Consignes
• a. Répondez à ces questions d'après l'entretien avec les Neg'Marrons :
(i) Chez quel label le groupe sort-il son quatrième album ?
(ii) Avec quel collectif le groupe a-t-il sorti un album en 2005 ?
(iii) Comment s'appelle le projet mené par Ben-J ?
• b. Pour chaque affirmation, indiquez si elle concorde avec l'entretien avec les Neg'Marrons, en citant les mots qui tranchent :
(i) Le groupe a sorti trois albums chez Sony.
(ii) L'album de 2005 avec Noyau Dur était une compilation.
(iii) Le groupe a tourné pendant deux ans.
• c. Relevez dans l'entretien avec les Neg'Marrons tous les lieux où, selon Ben-J, le groupe a tourné.

Texte fourni
□ □ □

INTERVIEW :
Propos recueillis par : Sébastien Jobart & Benoit Collin
Photos : DR
le lundi 23 juin 2008 - 11 015 vues
Cinq ans d'absence et revoilà les Neg'Marrons. Après trois albums chez Sony, marqués par l'écrasant succès du "Bilan" en 2000, Jacky et Ben-J débarquent chez Because Music pour leur quatrième album, "Les liens sacrés". Il était temps de faire le bilan.
Reggaefrance / Vous êtes de retour sur album après cinq ans d'absence, qu'est-ce qui a motivé ce retour ? / Ben-J : Les gens aiment bien ce mot, "retour", mais pour nous c'est plus une continuité de ce que l'on a l'habitude de faire… L'album remonte à fin 2003 mais à côté de ça, on a beaucoup tourné, pendant 1 an et demi en France, en Europe, mais aussi en Afrique et dans le Pacifique. Ca nous a beaucoup occupés. En 2005, on a sorti un album avec le collectif Noyau Dur (avec Pitt Bacardi, Arsenik). Pour ce n'était pas une compilation mais vraiment un album, qu'on a défendu en tant que tel. On a d'autres projets en interne, d'autres artistes dont on s'occupe… J'ai notamment fait un projet qui s'appelle la MC Malcriado, c'est un peu un Bisso Na Bisso à la Capverdienne.

□ □ □

Données fournies
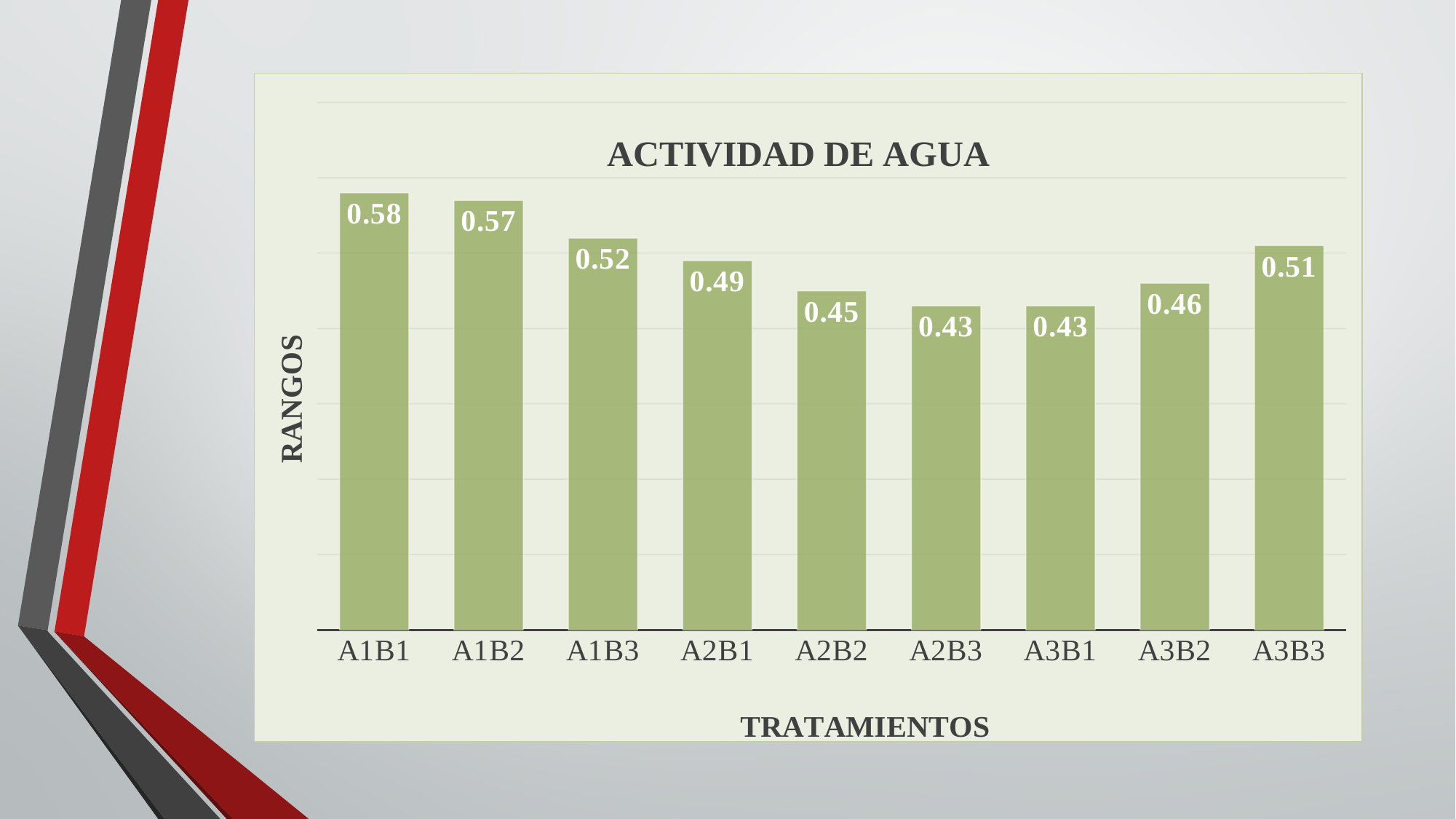
Which is larger, the value for A2B1 or the value for A3B2? A2B1 What is the difference between the values for A1B1 and A2B3? 0.15 What kind of chart is this? Bar chart Which is larger, the value for A1B2 or the value for A3B3? A1B2 What is the title of the chart? ACTIVIDAD DE AGUA What is the difference between the values for A1B3 and A3B2? 0.06 What is the value for A3B3? 0.51 How many treatments are shown on the x axis? 9 What is the label of the x axis? TRATAMIENTOS What is the value for A2B2? 0.45 What is the value for A1B1? 0.58 Which treatment has the highest value? A1B1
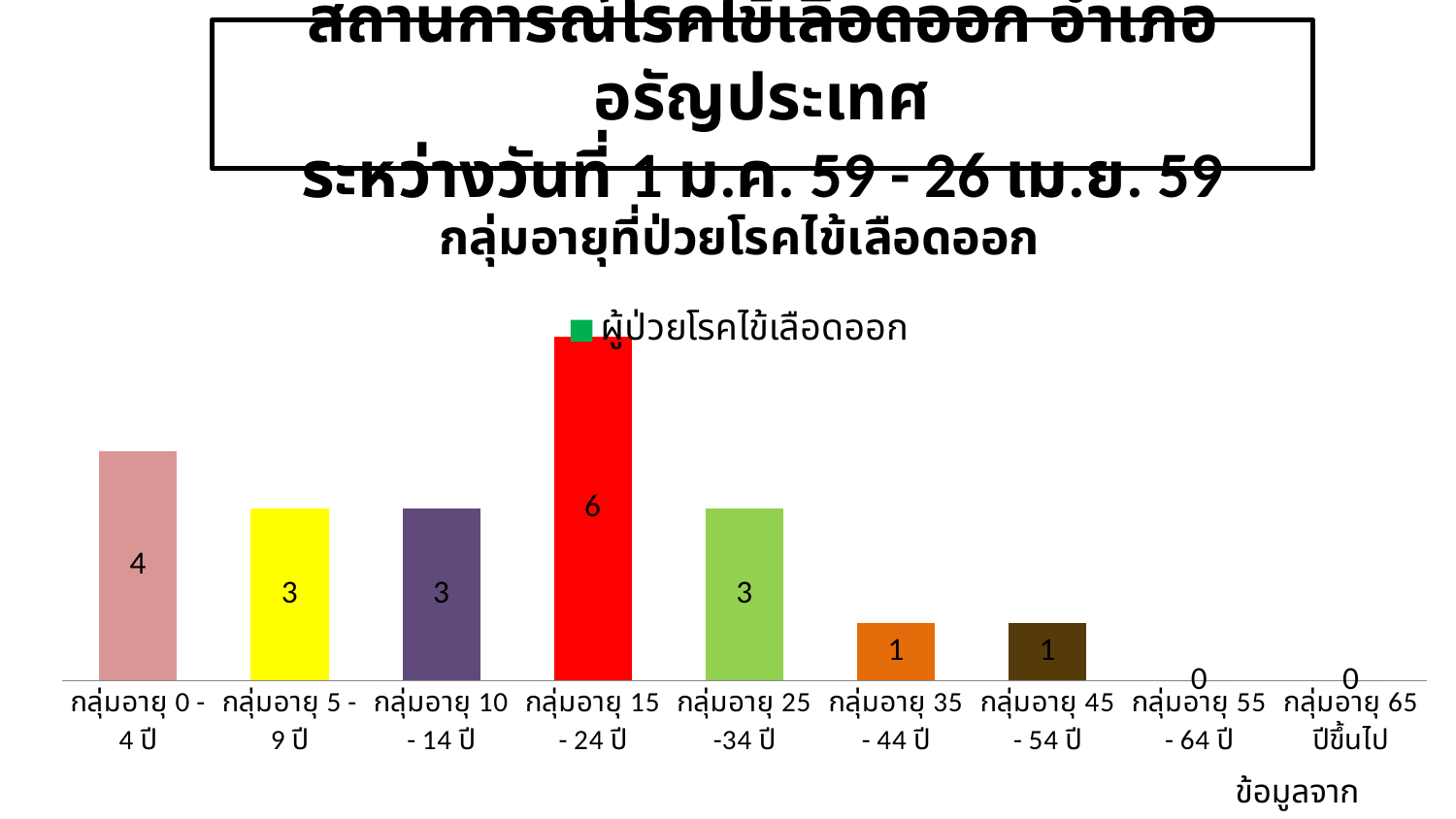
How many series does the legend list? 1 What type of chart is shown on the slide? bar chart Which is larger, the value for กลุ่มอายุ 0 - 4 ปี or the value for กลุ่มอายุ 25 - 34 ปี? กลุ่มอายุ 0 - 4 ปี What is the value for the age group กลุ่มอายุ 35 - 44 ปี? 1 What is the value for the age group กลุ่มอายุ 0 - 4 ปี? 4 What is the value for the age group กลุ่มอายุ 15 - 24 ปี? 6 What is the difference between the values for กลุ่มอายุ 15 - 24 ปี and กลุ่มอายุ 0 - 4 ปี? 2 How many age group categories are shown on the x axis? 9 What is the value for the age group กลุ่มอายุ 65 ปีขึ้นไป? 0 What is the title of the chart? กลุ่มอายุที่ป่วยโรคไข้เลือดออก Which age group has the highest value? กลุ่มอายุ 15 - 24 ปี What is the legend entry for the series? ผู้ป่วยโรคไข้เลือดออก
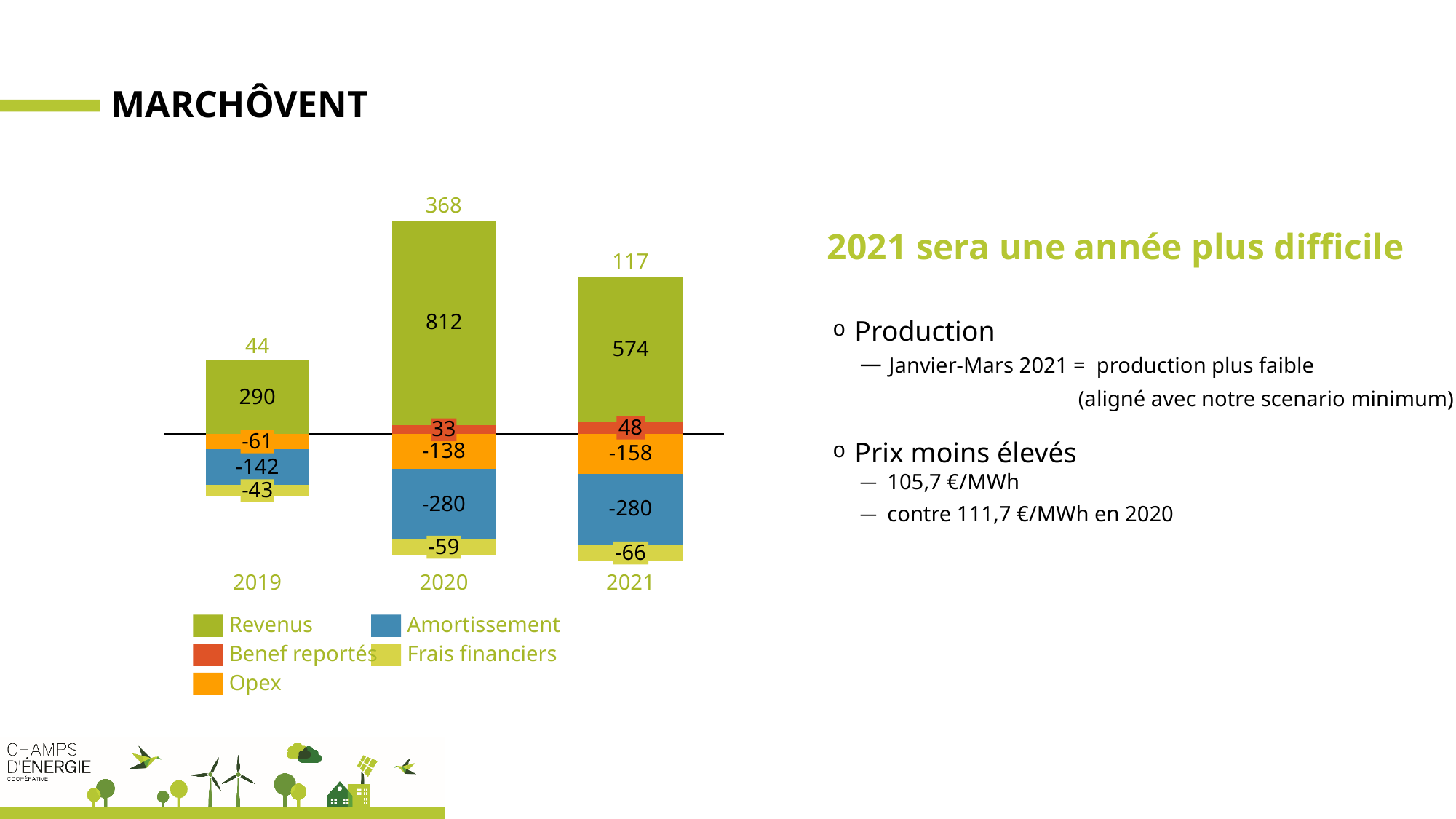
What is the Benef reportés value for 2021? 48 How many years are shown on the x axis of the chart? 3 What is the Frais financiers value for 2020? -59 What is the Amortissement value for 2019? -142 Which year has the lowest total shown above its bar? 2019 Is the Revenus value for 2019 larger or smaller than the Revenus value for 2021? smaller What is the Opex value for 2021? -158 How many series does the legend list? 5 What is the total shown above the bar for 2020? 368 What is the difference between the Revenus values for 2020 and 2021? 238 What is the Revenus value for 2020? 812 Which year has the highest Revenus value? 2020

□ □ □

Réponses
• a.
(i) Chez Because Music.
(ii) Avec le collectif Noyau Dur.
(iii) La MC Malcriado.

• b.
(i) Oui : « Après trois albums chez Sony ».
(ii) Non : « ce n'était pas une compilation mais vraiment un album ».
(iii) Non : « on a beaucoup tourné, pendant 1 an et demi ».

• c. La France, l'Europe, l'Afrique et le Pacifique.